> [Available records]

***

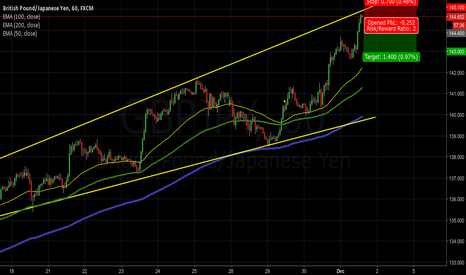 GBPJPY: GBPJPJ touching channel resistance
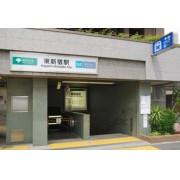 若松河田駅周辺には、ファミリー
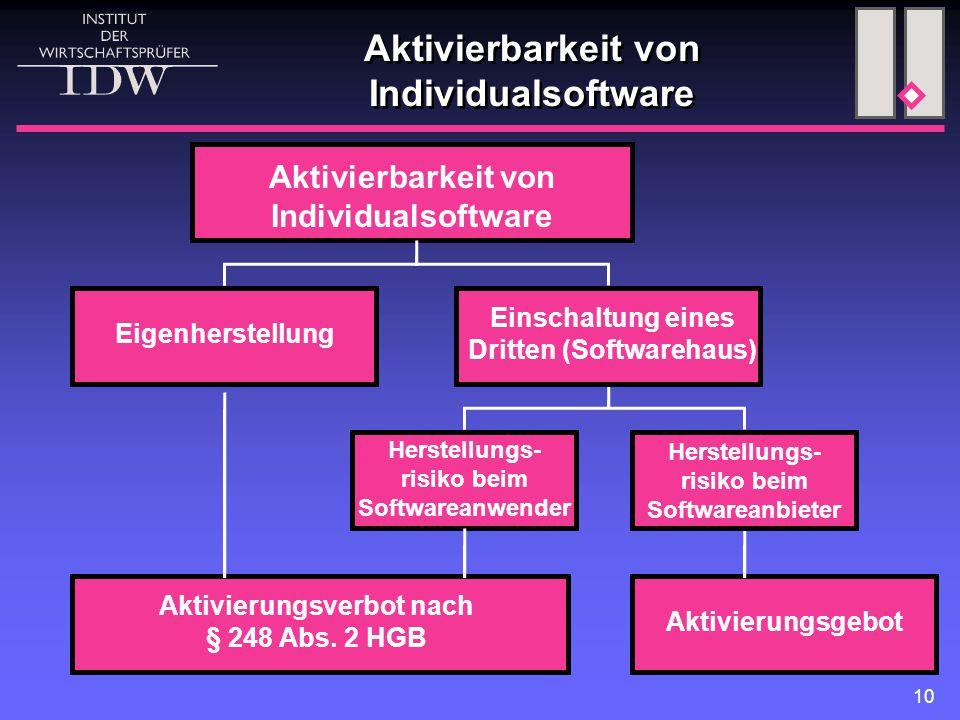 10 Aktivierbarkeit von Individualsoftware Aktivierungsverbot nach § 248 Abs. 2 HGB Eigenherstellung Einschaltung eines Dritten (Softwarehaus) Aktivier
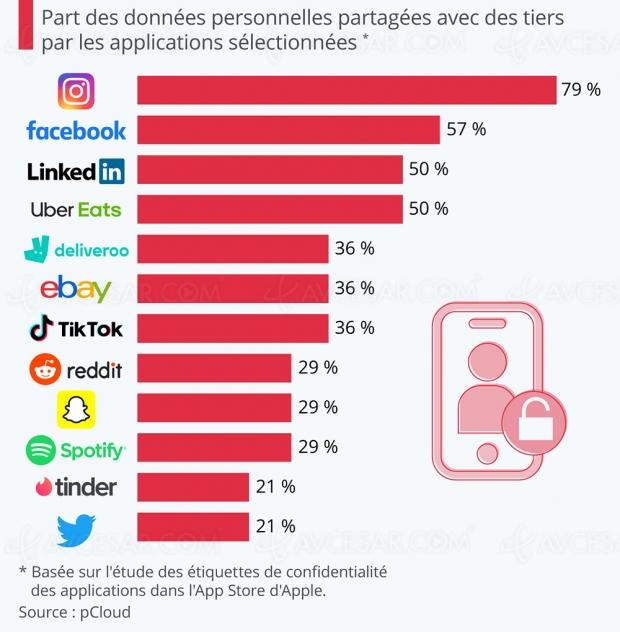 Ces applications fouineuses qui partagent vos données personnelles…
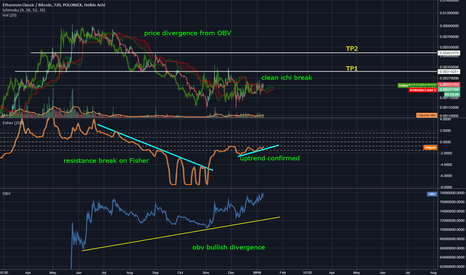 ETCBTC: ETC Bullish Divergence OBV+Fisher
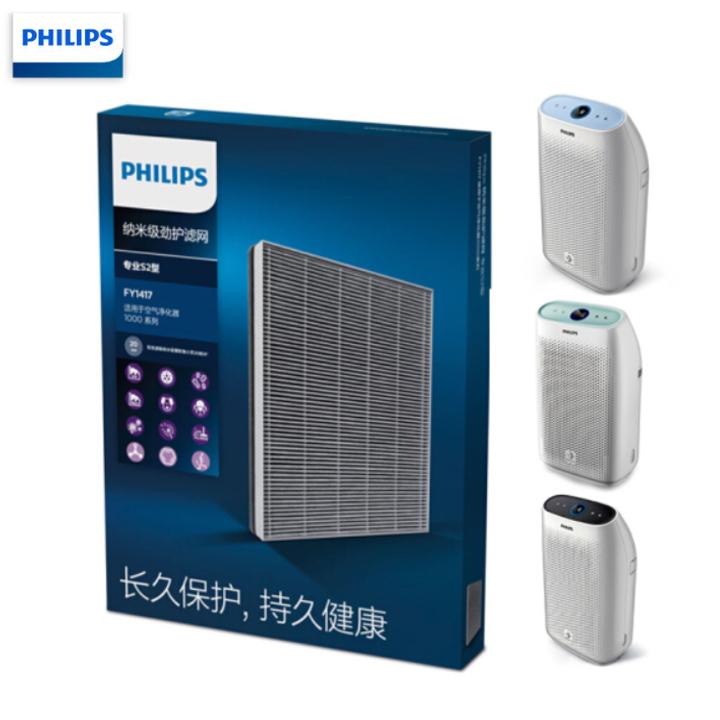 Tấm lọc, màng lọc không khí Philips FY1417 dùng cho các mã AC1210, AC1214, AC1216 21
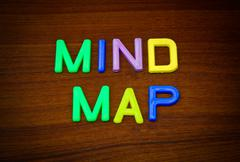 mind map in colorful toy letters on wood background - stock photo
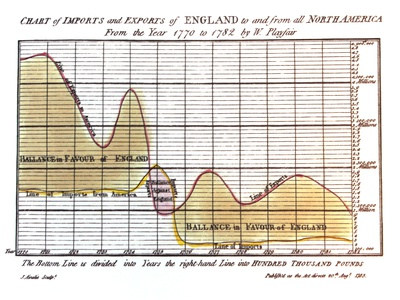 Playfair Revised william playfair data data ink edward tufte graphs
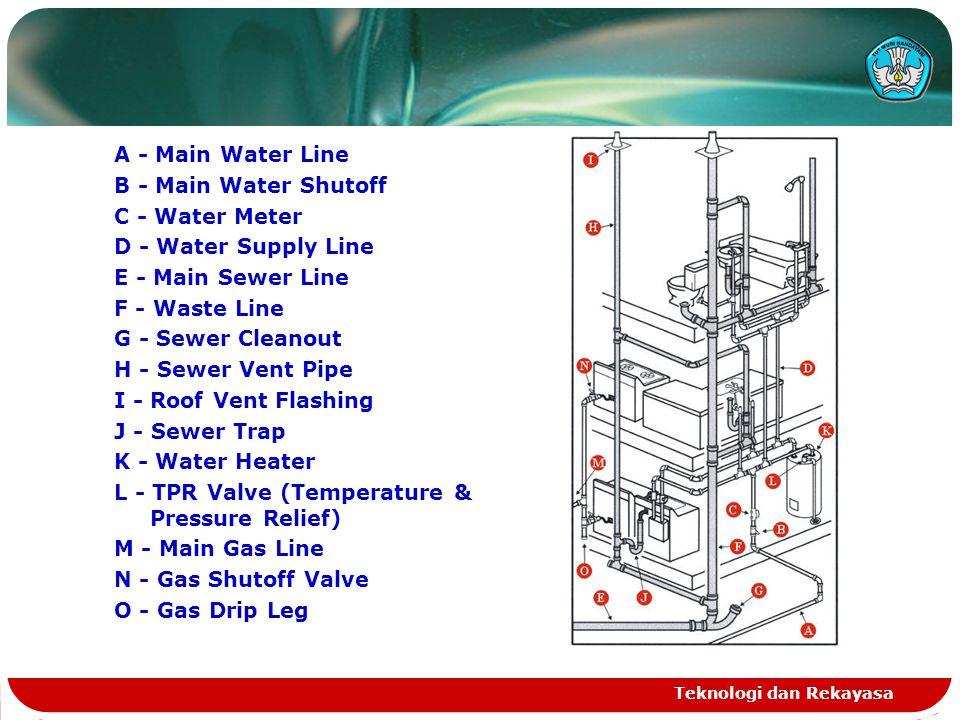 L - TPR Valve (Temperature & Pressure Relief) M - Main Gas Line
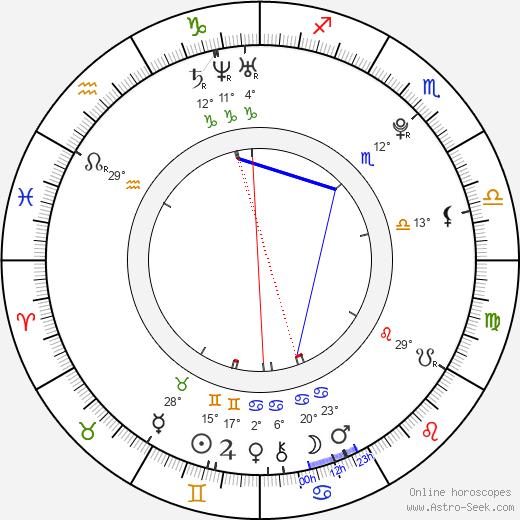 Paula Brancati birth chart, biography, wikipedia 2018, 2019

***

> [What the exercise asks] In the listing above, find the line containing "若松河田駅周辺には、ファミリー" and the line containing "Playfair Revised william", then output those two lines and everything between them exactly as written, without the images.

> [Solution for this task]
 若松河田駅周辺には、ファミリー
 10 Aktivierbarkeit von Individualsoftware Aktivierungsverbot nach § 248 Abs. 2 HGB Eigenherstellung Einschaltung eines Dritten (Softwarehaus) Aktivier
 Ces applications fouineuses qui partagent vos données personnelles…
 ETCBTC: ETC Bullish Divergence OBV+Fisher
 Tấm lọc, màng lọc không khí Philips FY1417 dùng cho các mã AC1210, AC1214, AC1216 21
 mind map in colorful toy letters on wood background - stock photo
 Playfair Revised william playfair data data ink edward tufte graphs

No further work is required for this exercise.